Attention ! L’esprit de la mère de Jacques et Jean peut encore être présent dans l’Église aujourd’hui. Beaucoup peuvent être tentés de faire de la recherche du pouvoir, des titres, de l’influence ou de la reconnaissance le but de leur vie chrétienne ou de leur ministère. Or, le vrai disciple du Christ doit porter la marque du service. On ne devient pas chrétien pour être important, mais pour aimer. On ne suit pas Jésus pour se faire servir, mais pour servir avec lui.

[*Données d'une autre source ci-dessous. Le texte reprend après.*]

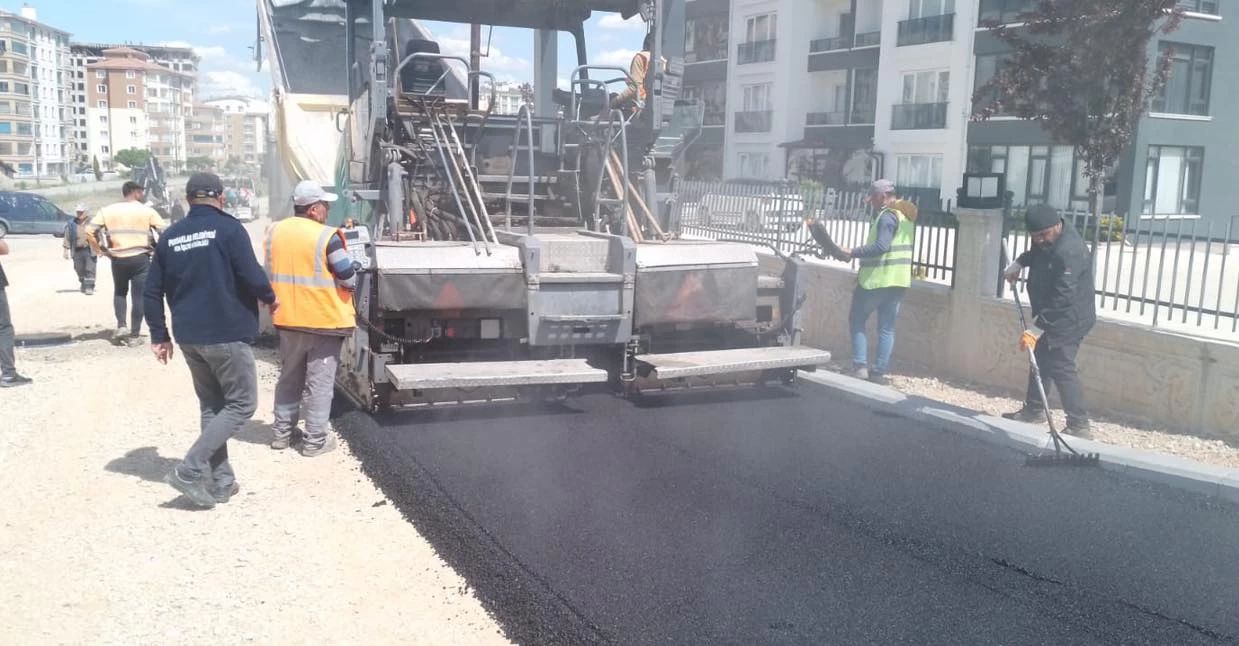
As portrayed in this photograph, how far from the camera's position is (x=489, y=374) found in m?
6.40

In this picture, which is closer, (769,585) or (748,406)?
(769,585)

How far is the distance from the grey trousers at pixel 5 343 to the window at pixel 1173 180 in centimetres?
2490

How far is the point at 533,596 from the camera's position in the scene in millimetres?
4020

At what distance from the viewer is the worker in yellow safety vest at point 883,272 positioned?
8.10m

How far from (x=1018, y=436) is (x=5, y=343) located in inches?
282

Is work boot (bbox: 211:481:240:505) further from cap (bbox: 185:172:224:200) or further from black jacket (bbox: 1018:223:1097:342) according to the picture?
black jacket (bbox: 1018:223:1097:342)

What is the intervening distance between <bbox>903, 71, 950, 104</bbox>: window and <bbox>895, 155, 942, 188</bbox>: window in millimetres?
1678

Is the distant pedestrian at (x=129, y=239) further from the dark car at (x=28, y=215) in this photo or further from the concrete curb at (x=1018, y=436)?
the dark car at (x=28, y=215)

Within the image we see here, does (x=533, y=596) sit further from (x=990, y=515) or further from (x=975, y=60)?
(x=975, y=60)

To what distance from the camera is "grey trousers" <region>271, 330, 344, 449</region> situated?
19.7 ft

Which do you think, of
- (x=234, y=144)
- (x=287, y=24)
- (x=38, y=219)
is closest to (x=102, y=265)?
(x=287, y=24)

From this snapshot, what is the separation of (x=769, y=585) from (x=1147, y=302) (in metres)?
4.56

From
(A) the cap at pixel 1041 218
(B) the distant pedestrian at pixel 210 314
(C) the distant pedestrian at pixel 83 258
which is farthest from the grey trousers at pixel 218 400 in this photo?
(C) the distant pedestrian at pixel 83 258

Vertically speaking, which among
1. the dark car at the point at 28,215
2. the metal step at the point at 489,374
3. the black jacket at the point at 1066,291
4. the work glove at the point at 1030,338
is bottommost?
the dark car at the point at 28,215
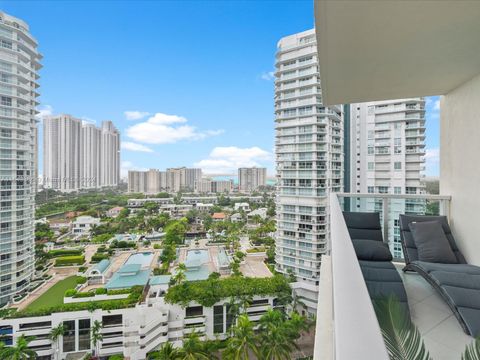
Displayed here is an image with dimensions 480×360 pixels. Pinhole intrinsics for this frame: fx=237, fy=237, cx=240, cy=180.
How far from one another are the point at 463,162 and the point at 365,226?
1164 mm

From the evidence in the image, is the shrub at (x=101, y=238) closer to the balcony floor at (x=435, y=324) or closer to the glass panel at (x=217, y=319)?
the glass panel at (x=217, y=319)

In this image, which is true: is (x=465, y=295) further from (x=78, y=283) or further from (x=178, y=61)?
(x=178, y=61)

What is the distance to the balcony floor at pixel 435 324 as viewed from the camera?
1.30 m

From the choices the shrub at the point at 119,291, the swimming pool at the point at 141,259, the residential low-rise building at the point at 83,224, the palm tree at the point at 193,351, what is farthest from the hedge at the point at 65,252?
the palm tree at the point at 193,351

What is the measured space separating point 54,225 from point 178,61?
1974cm

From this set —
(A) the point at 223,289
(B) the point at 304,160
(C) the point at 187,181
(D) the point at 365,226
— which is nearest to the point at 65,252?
(A) the point at 223,289

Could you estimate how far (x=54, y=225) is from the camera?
1728cm

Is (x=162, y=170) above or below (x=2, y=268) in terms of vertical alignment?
above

Ne soyons donc pas des chrétiens centrés sur nous-mêmes, toujours préoccupés par nos intérêts, nos privilèges, notre image ou notre place. Ne soyons pas de ceux qui veulent seulement se faire servir par l’Église, ou pire, se servir de l’Église. Soyons plutôt des chrétiens disponibles, humbles et dévoués au service du Christ, de l’Église et de nos frères.
La vraie puissance du chrétien, c’est l’amour qui se fait service. La vraie grandeur, c’est la capacité de donner sa vie. Et la vraie fécondité, c’est de devenir, à la suite de Jésus, un serviteur humble et fidèle.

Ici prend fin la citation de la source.